Incredibly, he wasn't even the best-rewarded among the Barclays top brass, being outstripped by two investment bankers - Jerry del Missier and Rich Ricci - who were reportedly awarded £47m and £44m respectively after they cashed in various share options.
But, overall, Diamond remains among the best paid men in the world.
Next Friday, the Barclays AGM will see attempts by shareholders to query his earnings, triggered by the unpalatable, to them, fact that it paid £2.1bn in bonuses last year - more than three times the £700m used to pay shareholders' dividends.
But all this will really amount to is a squabble among the super-rich about the division of the spoils.
Although Barclays has insisted that bonuses were down 25 per cent on the year, the amount of revenue used to fund bonuses at Barclays Capital continued to hit 35 per cent - and that isn't pleasing the avaricious shareholders one little bit.
To illustrate the irrelevance of all this to normal people, Barclays has already won over Standard Life, which owns 2 per cent of Barclays shares, by linking half of Diamond's £2.7m share award to a doubling of shareholders' return on equity.
Which really just amounts to shoving the fattest pig aside a bit so other porkers can sink their unappealing snouts further into the trough.
The pigs are arguing among themselves.

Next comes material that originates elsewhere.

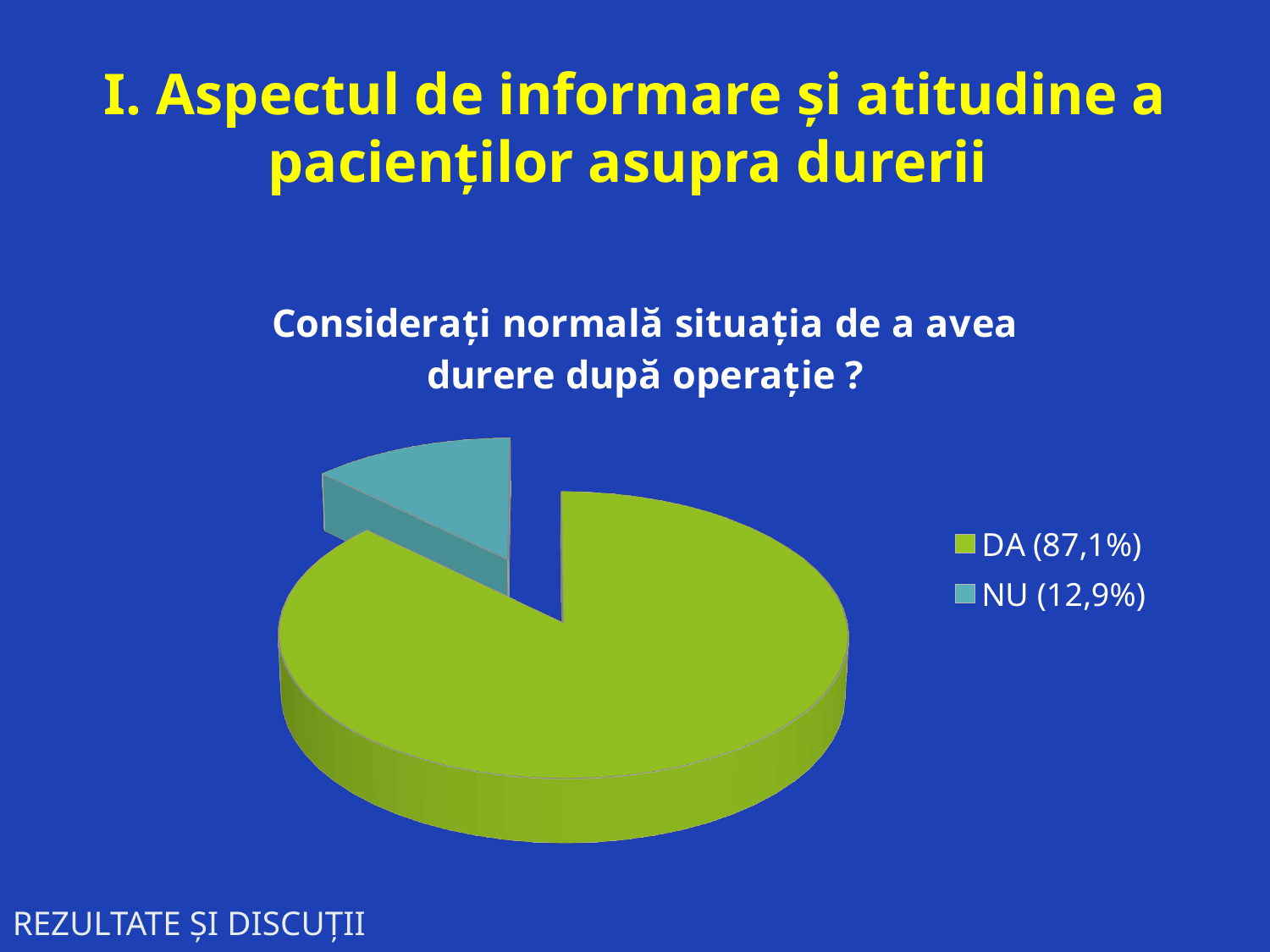
How many slices does the pie chart have? 2 Which slice is the smallest? NU What share of the pie does the DA slice represent? 87,1% What is the difference in percentage points between the DA and NU slices? 74,2 What colour is the DA slice? green What share of the pie does the NU slice represent? 12,9% What is the chart's title? Considerați normală situația de a avea durere după operație ? How many entries does the legend list? 2 What kind of chart is shown on the slide? pie chart Which is larger, the DA slice or the NU slice? DA Which slice is the largest? DA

Not much change there, then. Perhaps Friday will see a loud spat or, perhaps, it will all be smoothed over.
Either way, there won't be any significant change for working people.

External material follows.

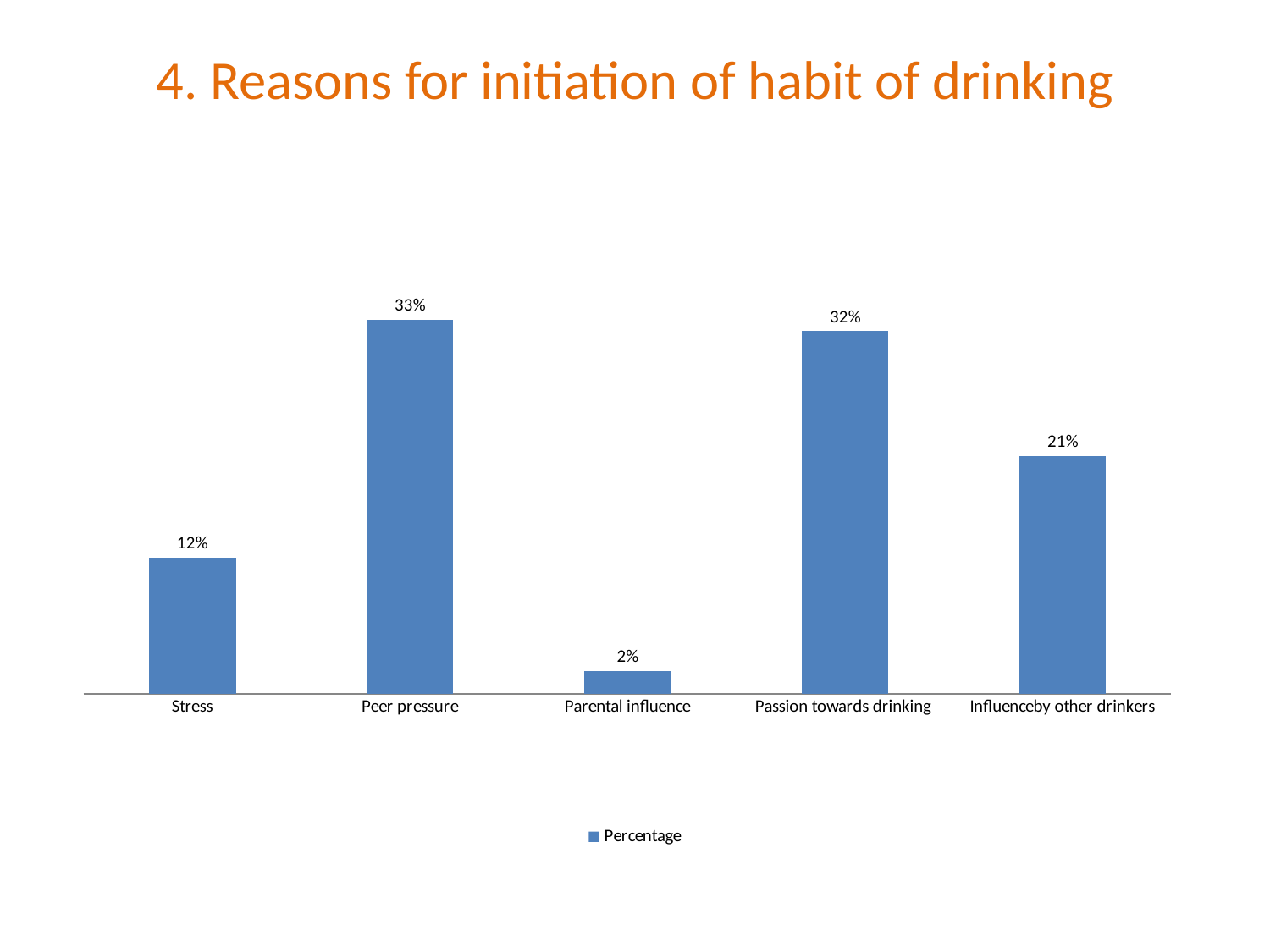
What kind of chart is shown on the slide? Bar chart What is the percentage for Parental influence? 2% Which is larger, the percentage for Stress or the percentage for Influenceby other drinkers? Influenceby other drinkers What is the name of the series shown in the legend? Percentage How many series does the legend list? 1 What is the percentage for Influenceby other drinkers? 21% Which reason has the highest percentage? Peer pressure Which reason has the lowest percentage? Parental influence What is the percentage for Stress? 12% What is the percentage for Peer pressure? 33% What is the difference between the percentages for Passion towards drinking and Influenceby other drinkers? 11% How many reasons are shown on the chart? 5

The trough will still be full of pig snouts and it is of little relevance to us which pig gets the bigger portion.
And it's almost unbelievable that this quarrel over shares of the swill can be advanced as evidence of some kind of "democratic" control over the City's excesses.
It's really just an argument between shareholders and company executives as to who gets the biggest slice of the action and, no matter who wins, it's the company's workers who lose.
While inflation has been steadily climbing and wages have been pegged back over the period of the crisis - let's keep in in mind that it was the banking industry that caused the crisis in the first place - the argument between shareholders and top executives has been gaining pace.
Remember as well that a huge number of shareholders in most publicly quoted companies have never contributed a brass farthing to the company's welfare.
They have just bought shares from other shareholders who bought them in their turn from previous shareholders and so on, ad nauseam.
The idea of "returning value" to the shareholders is so much poppycock. It's just another term for continuous asset-stripping.
And when Mr Diamond, in company with other top earners in his bank - as well as in almost all big enterprises - gets as perks some millions of company shares as part of his bonus, well he just can't lose, can he?
But that's not true for the rest of us, including the rank-and-file workers at Barclays itself.
While the porkers wallow, we just have to sit there and watch them. Or do we?